# EXERCISE GOAL
Copy each line of the records below exactly as it appears.

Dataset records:
##############################
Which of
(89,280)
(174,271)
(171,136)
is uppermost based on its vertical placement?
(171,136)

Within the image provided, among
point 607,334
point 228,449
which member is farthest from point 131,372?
##############################
# RESULT OF THIS TASK
Which of
(89,280)
(174,271)
(171,136)
is uppermost based on its vertical placement?
(171,136)

Within the image provided, among
point 607,334
point 228,449
which member is farthest from point 131,372?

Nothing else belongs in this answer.